Priapism is a well-known side-effect of oral medication. The medications most frequently associated with this condition are psychotropic drugs including phenothiazine derivatives. The association of priapism with phenothiazine therapy, as was found in this case, has been well reported.1,7 In the present case, the actual induction of priapism by phenothiazine was not confirmed because of the relatively long-term use of the medication before the onset of priapism. Since previous reports on the onset of priapism after beginning drug therapy ranged from 2 h to several months,8 it is plausible that priapism might be induced by unknown factors combined with the α-adrenergic blocking activity of phenothiazine.

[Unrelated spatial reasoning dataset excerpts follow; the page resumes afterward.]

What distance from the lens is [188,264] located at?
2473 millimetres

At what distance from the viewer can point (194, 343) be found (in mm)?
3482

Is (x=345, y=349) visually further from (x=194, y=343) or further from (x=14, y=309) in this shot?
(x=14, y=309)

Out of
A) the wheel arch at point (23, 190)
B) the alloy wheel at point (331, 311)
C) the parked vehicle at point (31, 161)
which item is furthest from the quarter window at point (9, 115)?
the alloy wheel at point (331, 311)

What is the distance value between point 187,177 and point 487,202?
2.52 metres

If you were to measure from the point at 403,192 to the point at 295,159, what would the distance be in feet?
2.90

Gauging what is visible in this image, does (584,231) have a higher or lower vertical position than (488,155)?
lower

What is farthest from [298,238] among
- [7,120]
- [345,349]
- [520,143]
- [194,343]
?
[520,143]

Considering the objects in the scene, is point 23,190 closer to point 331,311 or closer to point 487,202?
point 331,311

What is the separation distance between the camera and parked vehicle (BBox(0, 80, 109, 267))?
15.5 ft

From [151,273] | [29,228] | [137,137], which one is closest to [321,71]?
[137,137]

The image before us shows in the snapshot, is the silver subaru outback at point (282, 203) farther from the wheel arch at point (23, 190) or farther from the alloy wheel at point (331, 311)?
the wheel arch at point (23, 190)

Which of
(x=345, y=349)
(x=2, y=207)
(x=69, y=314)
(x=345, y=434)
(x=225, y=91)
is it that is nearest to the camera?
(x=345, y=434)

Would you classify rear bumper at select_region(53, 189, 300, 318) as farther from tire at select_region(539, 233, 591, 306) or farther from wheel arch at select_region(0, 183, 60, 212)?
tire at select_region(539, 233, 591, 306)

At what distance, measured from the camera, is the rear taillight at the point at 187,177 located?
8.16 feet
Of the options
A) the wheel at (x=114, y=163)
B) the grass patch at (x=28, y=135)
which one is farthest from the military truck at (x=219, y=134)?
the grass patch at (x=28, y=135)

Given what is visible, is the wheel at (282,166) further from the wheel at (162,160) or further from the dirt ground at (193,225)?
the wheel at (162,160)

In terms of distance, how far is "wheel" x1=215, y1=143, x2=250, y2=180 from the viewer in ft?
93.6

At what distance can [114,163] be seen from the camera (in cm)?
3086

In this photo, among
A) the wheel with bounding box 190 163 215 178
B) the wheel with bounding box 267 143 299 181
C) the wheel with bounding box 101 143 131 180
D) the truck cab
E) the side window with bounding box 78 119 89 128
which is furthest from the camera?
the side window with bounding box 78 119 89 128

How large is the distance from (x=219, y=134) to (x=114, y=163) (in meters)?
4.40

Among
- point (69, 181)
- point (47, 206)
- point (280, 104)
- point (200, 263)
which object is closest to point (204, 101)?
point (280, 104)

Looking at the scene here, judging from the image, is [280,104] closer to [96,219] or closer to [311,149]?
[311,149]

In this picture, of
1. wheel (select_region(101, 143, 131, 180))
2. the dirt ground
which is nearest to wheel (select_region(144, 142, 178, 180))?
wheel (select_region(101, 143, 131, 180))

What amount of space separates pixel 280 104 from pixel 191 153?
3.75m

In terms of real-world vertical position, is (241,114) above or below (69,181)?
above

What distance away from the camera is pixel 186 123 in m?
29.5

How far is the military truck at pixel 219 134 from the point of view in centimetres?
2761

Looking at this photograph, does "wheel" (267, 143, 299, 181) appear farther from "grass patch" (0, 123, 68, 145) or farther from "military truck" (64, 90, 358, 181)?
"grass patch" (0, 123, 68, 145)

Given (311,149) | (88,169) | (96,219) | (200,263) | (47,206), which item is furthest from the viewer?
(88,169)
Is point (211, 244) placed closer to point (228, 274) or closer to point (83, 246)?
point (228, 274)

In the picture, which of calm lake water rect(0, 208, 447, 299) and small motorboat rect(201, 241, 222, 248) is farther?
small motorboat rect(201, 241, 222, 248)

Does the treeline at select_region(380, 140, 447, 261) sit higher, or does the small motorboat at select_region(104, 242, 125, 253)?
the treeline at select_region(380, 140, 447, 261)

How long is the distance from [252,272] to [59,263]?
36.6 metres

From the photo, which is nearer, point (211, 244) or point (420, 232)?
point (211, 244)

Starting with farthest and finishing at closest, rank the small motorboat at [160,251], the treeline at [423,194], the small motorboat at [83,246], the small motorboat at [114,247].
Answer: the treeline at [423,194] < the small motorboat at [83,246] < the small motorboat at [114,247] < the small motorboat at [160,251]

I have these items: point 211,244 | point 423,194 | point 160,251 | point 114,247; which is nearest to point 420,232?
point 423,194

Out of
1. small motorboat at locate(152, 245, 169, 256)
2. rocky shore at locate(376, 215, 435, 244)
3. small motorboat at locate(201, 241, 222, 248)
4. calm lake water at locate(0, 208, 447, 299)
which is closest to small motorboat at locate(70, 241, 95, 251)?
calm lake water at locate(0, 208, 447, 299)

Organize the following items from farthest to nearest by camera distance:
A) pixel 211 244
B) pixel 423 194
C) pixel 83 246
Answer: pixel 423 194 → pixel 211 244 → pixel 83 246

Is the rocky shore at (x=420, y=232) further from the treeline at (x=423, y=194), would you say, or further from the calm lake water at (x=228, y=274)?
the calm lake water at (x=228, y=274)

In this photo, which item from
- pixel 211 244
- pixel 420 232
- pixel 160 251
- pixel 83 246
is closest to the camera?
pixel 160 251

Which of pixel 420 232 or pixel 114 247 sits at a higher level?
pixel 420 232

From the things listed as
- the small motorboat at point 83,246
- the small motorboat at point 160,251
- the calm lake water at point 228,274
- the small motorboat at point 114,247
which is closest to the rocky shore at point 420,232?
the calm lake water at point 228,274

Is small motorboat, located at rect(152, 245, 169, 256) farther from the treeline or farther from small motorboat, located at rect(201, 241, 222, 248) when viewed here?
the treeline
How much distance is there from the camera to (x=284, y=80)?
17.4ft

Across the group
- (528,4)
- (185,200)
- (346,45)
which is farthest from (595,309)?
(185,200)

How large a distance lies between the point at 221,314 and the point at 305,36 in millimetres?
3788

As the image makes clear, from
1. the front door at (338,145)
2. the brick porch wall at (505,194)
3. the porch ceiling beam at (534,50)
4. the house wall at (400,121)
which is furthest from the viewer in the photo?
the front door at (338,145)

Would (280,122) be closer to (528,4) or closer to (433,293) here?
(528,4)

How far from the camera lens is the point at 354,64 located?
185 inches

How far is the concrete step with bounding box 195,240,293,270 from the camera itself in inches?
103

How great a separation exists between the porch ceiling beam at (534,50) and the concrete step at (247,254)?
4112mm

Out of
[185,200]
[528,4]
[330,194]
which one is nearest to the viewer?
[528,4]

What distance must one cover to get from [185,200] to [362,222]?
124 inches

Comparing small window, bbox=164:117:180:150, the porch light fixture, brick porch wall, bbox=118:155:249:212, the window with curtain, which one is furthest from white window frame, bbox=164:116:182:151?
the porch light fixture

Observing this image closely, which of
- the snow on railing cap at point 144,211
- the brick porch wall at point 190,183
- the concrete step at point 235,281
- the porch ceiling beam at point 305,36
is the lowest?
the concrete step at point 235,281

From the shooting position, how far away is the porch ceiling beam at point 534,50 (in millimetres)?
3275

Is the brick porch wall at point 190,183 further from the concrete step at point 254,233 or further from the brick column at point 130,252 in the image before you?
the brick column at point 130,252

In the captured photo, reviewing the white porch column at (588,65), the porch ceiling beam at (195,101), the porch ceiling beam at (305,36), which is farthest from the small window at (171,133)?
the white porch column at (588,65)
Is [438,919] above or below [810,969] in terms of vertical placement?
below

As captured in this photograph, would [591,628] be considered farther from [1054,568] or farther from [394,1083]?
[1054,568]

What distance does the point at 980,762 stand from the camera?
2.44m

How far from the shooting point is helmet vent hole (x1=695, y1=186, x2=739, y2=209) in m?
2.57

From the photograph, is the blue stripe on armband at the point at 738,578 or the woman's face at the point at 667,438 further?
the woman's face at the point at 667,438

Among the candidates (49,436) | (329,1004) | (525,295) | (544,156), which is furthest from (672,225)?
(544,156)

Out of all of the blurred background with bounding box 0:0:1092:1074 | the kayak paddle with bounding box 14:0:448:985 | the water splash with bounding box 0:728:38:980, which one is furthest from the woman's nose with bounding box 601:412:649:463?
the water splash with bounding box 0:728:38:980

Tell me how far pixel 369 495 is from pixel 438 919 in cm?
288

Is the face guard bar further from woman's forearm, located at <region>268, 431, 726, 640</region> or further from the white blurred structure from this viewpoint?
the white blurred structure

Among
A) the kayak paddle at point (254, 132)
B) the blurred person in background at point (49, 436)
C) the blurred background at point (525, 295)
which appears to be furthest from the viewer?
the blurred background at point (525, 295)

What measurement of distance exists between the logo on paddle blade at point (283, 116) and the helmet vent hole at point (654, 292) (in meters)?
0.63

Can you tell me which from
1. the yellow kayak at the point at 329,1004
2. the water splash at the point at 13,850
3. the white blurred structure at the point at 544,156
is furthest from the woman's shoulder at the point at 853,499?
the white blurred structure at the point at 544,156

Lastly, we emphasize the usefulness of the El-Ghorab's procedure in terms of erectile function. We previously encountered four cases of priapism in our hospital and in three of the four cases the emergency operations performed were corporal–cavernosal shunts, including Winter's procedure for two patients. However, postoperative erectile function was lost or could not be determined in three of the four cases in spite of the relatively long operation time (data not shown). On the other hand, the present case showed preservation of potency one year postoperatively and we suggest that the El-Ghorab's procedure should be the operation of choice in the case of low-flow priapism due to its effectiveness and usefulness in preserving potency.